▶ **TASK**
Retype, exactly and with both ends included, the lines below from the one containing "Depths Of The" through the end; omit the pictures.

►

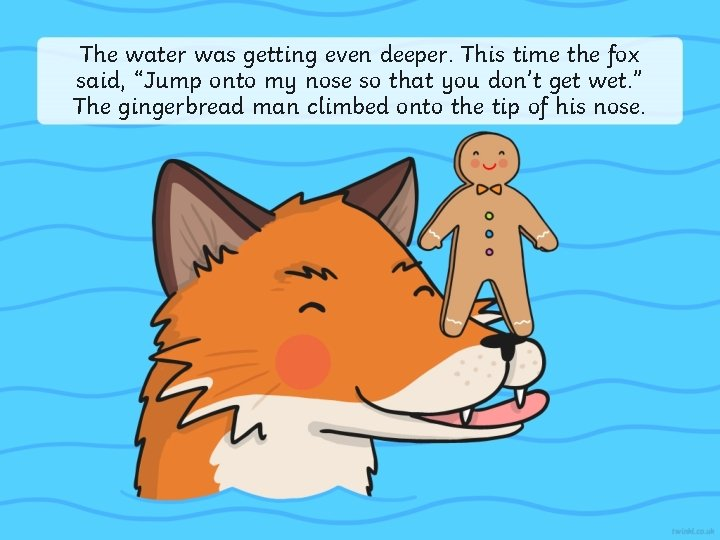 """The water was getting even deeper. This time the fox said, """"Jump onto my"""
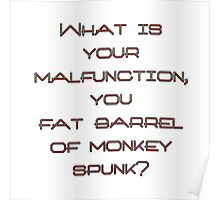 What is your malfunction Poster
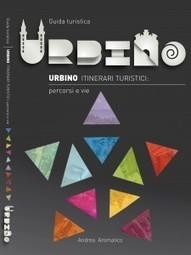 Urbino: una nuova guida, con itinerari tematici, ne svela i segreti   Le Marche un'altra Italia   Scoop.it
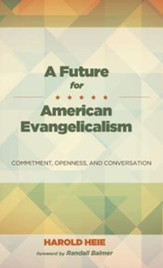 A Future for American Evangelicalism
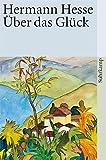 Über das Glück: Betrachtungen und Gedichte (suhrkamp taschenbuch, Band 3731)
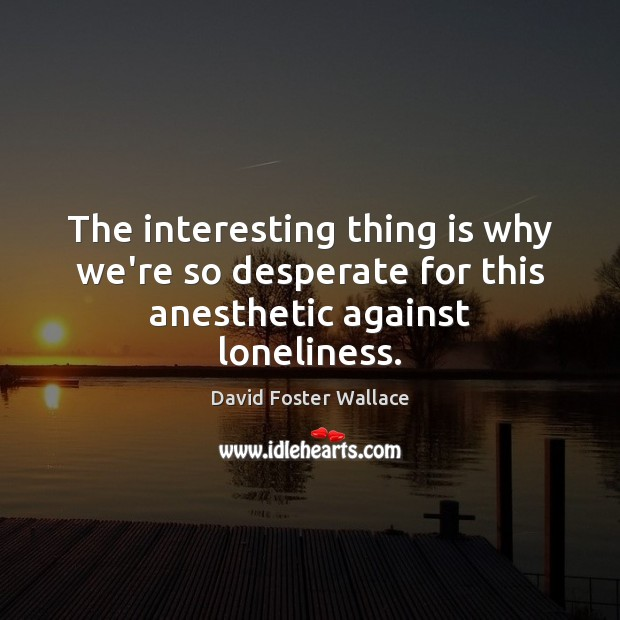 Image, The interesting thing is why we're so desperate for this anesthetic against loneliness.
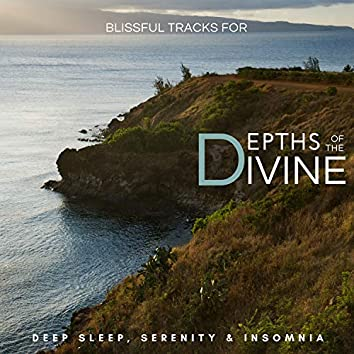 Depths Of The Divine - Blissful Tracks For Deep Sleep, Serenity & Insomnia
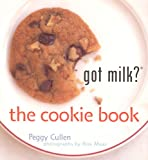 Got Milk? the Cookie Book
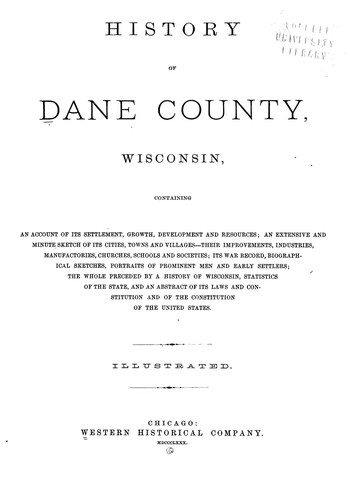 History of Dane County, Wisconsin ... preceded by a history of Wisconsin, statistics of the state, and an abstract of its laws and constitution and of the Constitution of the United States by Consul Willshire Butterfield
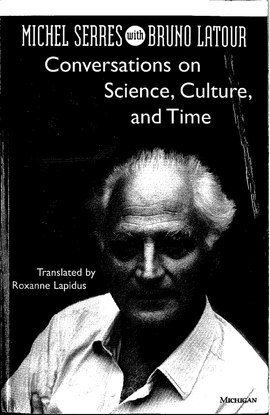 Michel-Serres-and-Bruno-Latour-Conversations-on-Science-Culture-and-Time_-Michel-Serres-with-Bruno-Latour-Studies-in-Literature-and-Science-University-of-Michigan-Press-1995-.pdf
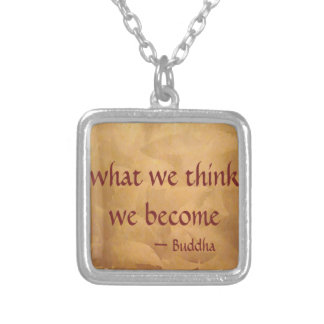Buddha Quote; What We Think We Become Silver Plated Necklace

◄

▶ **YOUR RESPONSE**
 Depths Of The Divine - Blissful Tracks For Deep Sleep, Serenity & Insomnia
 Got Milk? the Cookie Book
 History of Dane County, Wisconsin ... preceded by a history of Wisconsin, statistics of the state, and an abstract of its laws and constitution and of the Constitution of the United States by Consul Willshire Butterfield
 Michel-Serres-and-Bruno-Latour-Conversations-on-Science-Culture-and-Time_-Michel-Serres-with-Bruno-Latour-Studies-in-Literature-and-Science-University-of-Michigan-Press-1995-.pdf
Buddha Quote; What We Think We Become Silver Plated Necklace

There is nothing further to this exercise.